- Paravadi Location in Maharashtra, India Paravadi Paravadi (India)
- Coordinates: 18°46′31″N 73°35′33″E﻿ / ﻿18.7752201°N 73.5924156°E
- Country: India
- State: Maharashtra
- District: Pune
- Tehsil: Mawal

Government
- • Type: Panchayati Raj
- • Body: Gram panchayat

Area
- • Total: 255.12 ha (630.42 acres)

Population (2011)
- • Total: 379
- • Density: 150/km^{2} (380/sq mi)
- Sex ratio 187 / 192 ♂/♀

Languages
- • Official: Marathi
- • Other spoken: Hindi
- Time zone: UTC+5:30 (IST)
- Pin code: 410405
- Telephone code: 02114
- ISO 3166 code: IN-MH
- Vehicle registration: MH-14
- Website: pune.nic.in

= Paravadi =

Village in Maharashtra

Paravadi is a village in India, situated in Mawal taluka of Pune district in the state of Maharashtra.
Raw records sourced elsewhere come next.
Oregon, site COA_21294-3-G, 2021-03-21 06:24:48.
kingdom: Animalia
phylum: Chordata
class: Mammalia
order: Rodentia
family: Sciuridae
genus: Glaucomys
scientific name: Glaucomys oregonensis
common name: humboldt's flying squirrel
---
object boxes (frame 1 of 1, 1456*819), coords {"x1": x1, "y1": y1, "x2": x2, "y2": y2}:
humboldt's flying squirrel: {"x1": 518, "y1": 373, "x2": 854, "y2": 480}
It encompasses an area of 255.12 ha.

==Administration==
The village is administrated by a sarpanch, an elected representative who leads a gram panchayat. At the time of the 2011 Census of India, the gram panchayat governed three villages and was based at Sai.

==Demographics==
At the 2011 census, the village comprised 64 households. The population of 379 was split between 187 males and 192 females.

==Air travel connectivity==
The closest airport to the village is Pune Airport.